### Given passage
========================================================================
A new team and three strategic projects to support the African tech ecosystem
Paris, June 11th, 2020 – On the occasion of their general assembly, Digital Africa and its members defined the strategic pillars of an ambitious action plan, with the objective to transform tech entrepreneurs into the main drivers of Africa’s economic recovery to overcome the crisis resulting from the COVID-19 pandemic. Several projects to be launched by the end of June 2020 were agreed upon, including the Resilient Summer School, a capacity building program for entrepreneurs; Data 4 Digital Africa, an open data infrastructure to enable entrepreneurs and creators of tech solutions to test their models with open source data; and Africa Next Round, a program to facilitate co-investments in innovative African fast-growing companies.
The Digital Africa team has been partially renewed to oversee this roadmap, which will be driven by new Vice-president Kizito Okechukwu, also known as co-Chair of the Global Entrepreneurship Network (GEN) Africa and Executive Head of 22 ON SLOANE, Africa’s largest startup campus. “We will prioritise support for high impact startup projects, access to open data for technical development, and finance for commercial deployment. With these projects, Digital Africa will offer digital entrepreneurs perfectly adapted support to ensure their scale. This is the model we will use to make a long term difference and ensure that African startups become global founders and brands”, Kizito said, while paying tribute to the work of his predecessor, Karim Sy, Founder of Jokkolabs, to make digital entrepreneurship a priority of development policies.
In this coming period, the objective is to further anchor Digital Africa as a pan-African initiative, while refining its value proposition for all its beneficiaries. Under the leadership of Kizito Okechukwu, collaborative workshops will thus be launched in July 2020 with Digital Africa’s African members and partners in order to listen to their proposals and share good practices. Specific discussions will take place to define best approaches to operationalize the three main strategic priorities of Digital Africa namely assisting start-ups and creators of innovative companies, federating and strengthening of local ecosystems and supporting innovation policies on the continent. A white paper presenting Digital Africa’s 3-year programme is expected at the end of these debates.
“Digital Africa’s vision is one of an Africa where the digital transformation enables inclusive development and where technical solutions improve the quality of life, support the real economy and progressively become global references” said Rima Le Coguic, Director for Africa at the French Development Agency AFD (Agence Française de Développement). “The forthcoming white paper will be elaborated through a shared development approach, thus giving us the means to achieve our ambition, which is to identify ‘made in Africa’ breakthrough innovations and scale them up”.
========================================================================
(Chart comprehension data)

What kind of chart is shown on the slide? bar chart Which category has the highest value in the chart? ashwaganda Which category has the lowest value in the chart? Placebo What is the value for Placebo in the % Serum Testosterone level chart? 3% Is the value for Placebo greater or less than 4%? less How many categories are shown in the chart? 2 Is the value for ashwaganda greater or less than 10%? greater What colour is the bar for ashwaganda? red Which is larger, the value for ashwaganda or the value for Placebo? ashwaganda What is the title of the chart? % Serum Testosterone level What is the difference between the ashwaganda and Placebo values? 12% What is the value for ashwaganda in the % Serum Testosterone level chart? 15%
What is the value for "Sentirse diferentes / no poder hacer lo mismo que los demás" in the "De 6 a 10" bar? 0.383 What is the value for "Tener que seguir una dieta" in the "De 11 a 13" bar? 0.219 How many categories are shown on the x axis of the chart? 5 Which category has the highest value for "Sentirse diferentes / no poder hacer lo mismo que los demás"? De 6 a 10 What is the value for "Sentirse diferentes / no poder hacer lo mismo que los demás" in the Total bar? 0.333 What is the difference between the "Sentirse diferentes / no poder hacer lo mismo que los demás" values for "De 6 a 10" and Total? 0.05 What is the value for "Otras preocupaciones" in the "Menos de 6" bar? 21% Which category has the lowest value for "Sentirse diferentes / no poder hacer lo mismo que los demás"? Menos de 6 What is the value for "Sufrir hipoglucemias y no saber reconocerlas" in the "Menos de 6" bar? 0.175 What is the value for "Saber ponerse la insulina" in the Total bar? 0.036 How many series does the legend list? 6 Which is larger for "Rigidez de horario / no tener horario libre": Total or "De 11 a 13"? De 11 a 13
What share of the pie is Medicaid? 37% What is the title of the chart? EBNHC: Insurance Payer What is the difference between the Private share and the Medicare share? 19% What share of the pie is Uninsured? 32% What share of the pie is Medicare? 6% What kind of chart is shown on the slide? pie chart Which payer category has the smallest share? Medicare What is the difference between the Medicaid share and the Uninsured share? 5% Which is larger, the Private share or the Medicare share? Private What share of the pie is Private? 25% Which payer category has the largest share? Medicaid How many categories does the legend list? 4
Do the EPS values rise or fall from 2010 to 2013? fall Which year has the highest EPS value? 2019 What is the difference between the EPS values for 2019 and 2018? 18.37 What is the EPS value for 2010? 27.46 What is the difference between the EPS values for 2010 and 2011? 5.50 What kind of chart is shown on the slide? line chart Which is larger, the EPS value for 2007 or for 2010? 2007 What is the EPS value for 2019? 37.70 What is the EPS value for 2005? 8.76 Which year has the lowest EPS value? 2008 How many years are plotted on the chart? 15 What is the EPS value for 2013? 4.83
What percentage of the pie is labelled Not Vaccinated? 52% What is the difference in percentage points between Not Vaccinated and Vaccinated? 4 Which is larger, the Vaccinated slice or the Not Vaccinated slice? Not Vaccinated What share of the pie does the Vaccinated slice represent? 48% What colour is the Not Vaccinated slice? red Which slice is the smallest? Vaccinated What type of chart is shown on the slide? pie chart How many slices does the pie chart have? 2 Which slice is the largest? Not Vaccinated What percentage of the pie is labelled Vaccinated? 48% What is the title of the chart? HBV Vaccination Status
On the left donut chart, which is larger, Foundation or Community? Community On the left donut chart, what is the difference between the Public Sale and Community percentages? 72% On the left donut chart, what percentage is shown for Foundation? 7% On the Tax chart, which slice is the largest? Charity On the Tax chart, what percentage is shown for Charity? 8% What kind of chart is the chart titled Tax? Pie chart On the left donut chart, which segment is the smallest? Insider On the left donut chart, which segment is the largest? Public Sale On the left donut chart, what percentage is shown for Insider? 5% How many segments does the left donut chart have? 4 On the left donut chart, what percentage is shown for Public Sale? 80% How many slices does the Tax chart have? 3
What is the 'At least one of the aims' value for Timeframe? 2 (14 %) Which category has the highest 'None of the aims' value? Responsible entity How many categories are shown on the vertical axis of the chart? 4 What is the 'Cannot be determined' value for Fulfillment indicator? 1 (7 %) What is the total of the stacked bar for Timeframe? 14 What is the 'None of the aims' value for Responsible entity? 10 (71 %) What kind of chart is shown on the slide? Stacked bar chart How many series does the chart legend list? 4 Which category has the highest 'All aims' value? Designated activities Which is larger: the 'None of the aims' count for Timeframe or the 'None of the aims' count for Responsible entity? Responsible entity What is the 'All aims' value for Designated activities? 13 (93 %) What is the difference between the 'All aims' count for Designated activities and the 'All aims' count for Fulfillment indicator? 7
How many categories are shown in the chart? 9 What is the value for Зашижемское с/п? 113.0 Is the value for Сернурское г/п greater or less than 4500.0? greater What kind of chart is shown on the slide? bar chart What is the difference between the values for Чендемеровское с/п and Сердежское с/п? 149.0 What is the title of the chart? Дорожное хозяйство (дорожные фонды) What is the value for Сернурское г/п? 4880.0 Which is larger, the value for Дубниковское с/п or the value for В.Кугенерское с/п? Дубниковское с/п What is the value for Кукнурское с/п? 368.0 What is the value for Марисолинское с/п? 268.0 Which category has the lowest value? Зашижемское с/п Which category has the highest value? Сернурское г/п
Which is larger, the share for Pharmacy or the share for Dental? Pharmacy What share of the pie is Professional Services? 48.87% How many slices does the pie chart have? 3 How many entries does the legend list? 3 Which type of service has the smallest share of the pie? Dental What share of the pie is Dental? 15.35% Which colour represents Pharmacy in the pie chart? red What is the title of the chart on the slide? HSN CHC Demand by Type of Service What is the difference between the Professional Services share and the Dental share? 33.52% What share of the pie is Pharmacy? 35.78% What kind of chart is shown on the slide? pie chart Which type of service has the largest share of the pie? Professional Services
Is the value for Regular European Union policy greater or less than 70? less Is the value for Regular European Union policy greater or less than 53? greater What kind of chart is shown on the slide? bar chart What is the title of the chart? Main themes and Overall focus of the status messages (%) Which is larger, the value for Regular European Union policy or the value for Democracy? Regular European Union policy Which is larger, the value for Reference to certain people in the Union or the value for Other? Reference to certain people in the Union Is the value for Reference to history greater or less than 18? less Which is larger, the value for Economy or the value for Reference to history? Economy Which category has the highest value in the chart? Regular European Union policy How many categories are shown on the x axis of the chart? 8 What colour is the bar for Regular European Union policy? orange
========================================================================
In the Digital Africa announcement, shorten the paragraph that begins "In this coming period" into a short list that keeps its main facts. The records aren't needed for any of this work.

### Problem solution
- Goal: make Digital Africa more firmly a pan-African initiative and refine its value proposition for all beneficiaries.
- In July 2020, under Kizito Okechukwu, collaborative workshops will start with African members and partners to hear their proposals and share good practices.
- Discussions will focus on how to put the three strategic priorities into practice: assisting start-ups and creators of innovative companies, federating and strengthening local ecosystems, and supporting innovation policies on the continent.
- A white paper on Digital Africa's 3-year programme is expected when these debates end.